* _Text section_
'''

Are you responsible for getting Teamcenter Service Packs or Patches applied to your environment? Are you concerned about how long it will take? Do you remember days when applying a patch took less than an hour?
If your Teamcenter environment has many business logic servers that need to be updated, we are pleased to introduce a new parallel process that will significantly decrease the amount of downtime, whether you’re running Teamcenter 9, 10 or 11.
To update all of your business logic servers faster, this new process involves updating the primary server first, then updating all secondary servers in parallel. The new process results in being able to update your environment much faster than before, resulting in a decreased downtime and increased system availability for your users. With the additional benefit that your IT department will spend less time installing software and more time on other important tasks.
Read Software Field Bulletin (SFB) 11415 “Teamcenter Parallel Patching” (customer-only access) for specific instructions, or continue reading to learn more.

'''

* _Data extract_
'''

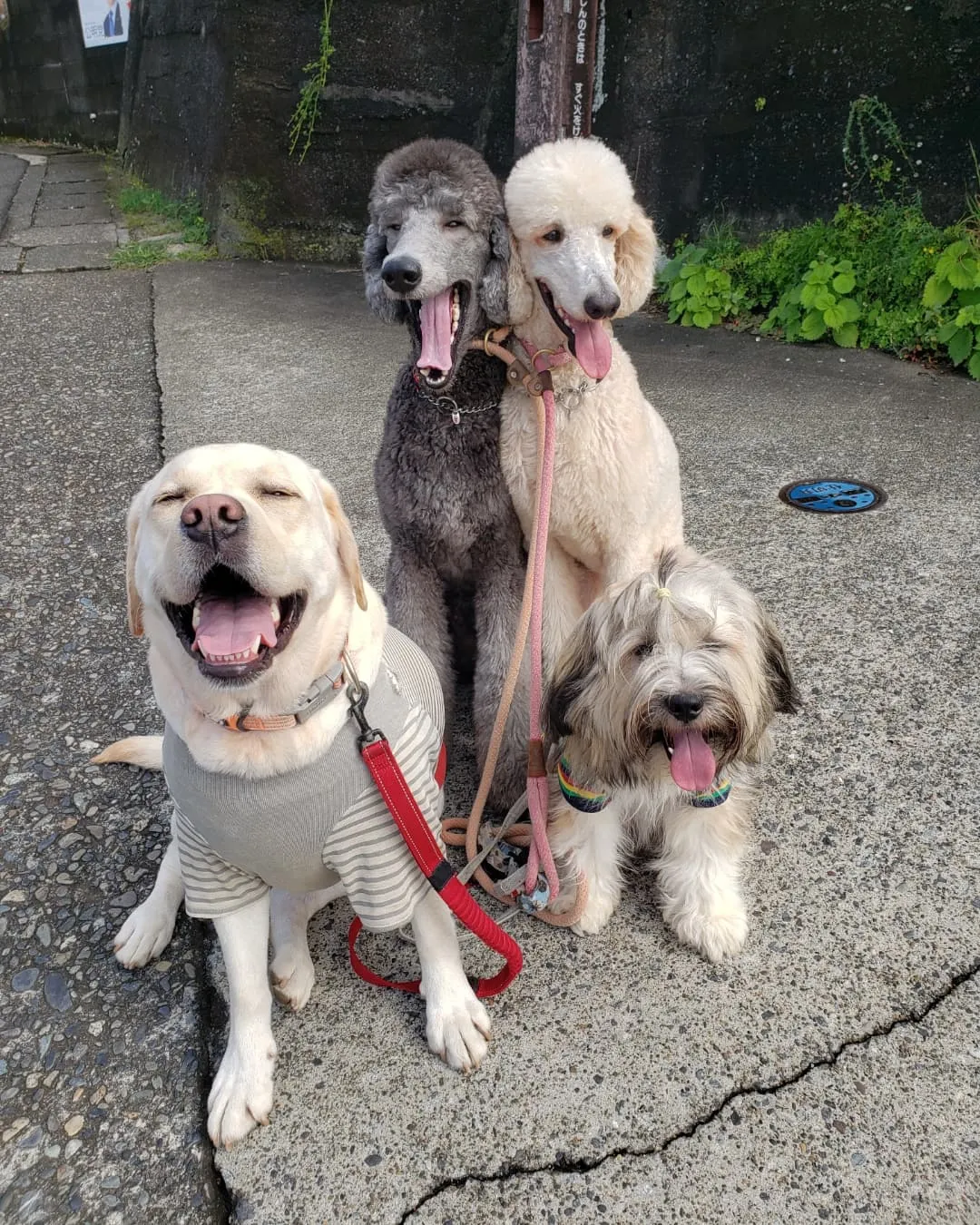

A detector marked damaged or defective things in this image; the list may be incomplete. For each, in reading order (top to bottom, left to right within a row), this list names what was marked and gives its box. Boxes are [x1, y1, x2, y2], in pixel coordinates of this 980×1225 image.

rusted metal pole [516, 0, 600, 158]
crack in concrete [397, 960, 980, 1220]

'''

* _Things to do_
- 1) List every Teamcenter version that the Teamcenter patching text says the new parallel process supports.
- 2) Continue the Teamcenter patching text from its last sentence.

* _Solved tasks_
- 1) Teamcenter 9, Teamcenter 10, Teamcenter 11

- 2)
Patching in older releases
In older releases of Teamcenter, a service pack or patch only contained bug fixes for the major release. For example the Teamcenter service pack 8.1.2 contained bug fixes for the Teamcenter 8.1 major release. Typically when a developer fixes a bug, it results in a library that needs to be updated in your environment. To deliver this library to you, the updated library was included in a service pack or patch. The result is that the service pack or patch contained mostly a set of libraries that contain all the bug fixes for a given period of time. When you applied the service pack to each machine in your Teamcenter environment, the TEM (install wizard) would take the libraries from the service pack and overlay on top of the older libraries on your machine. This overlay could be performed very quickly because it was a file copy. Hence you could take your system down, quickly run TEM to update your machines, and bring it back up.
Why did this change?
In older releases of Teamcenter, new features and enhancement requests were only introduced in major releases. Examples of major releases are Teamcenter 8.1, 8.2, and 9.1. These major releases were made available to Teamcenter customers approximately one year apart or longer. Bug fixes were provided through the year via service packs and patches approximately every three months.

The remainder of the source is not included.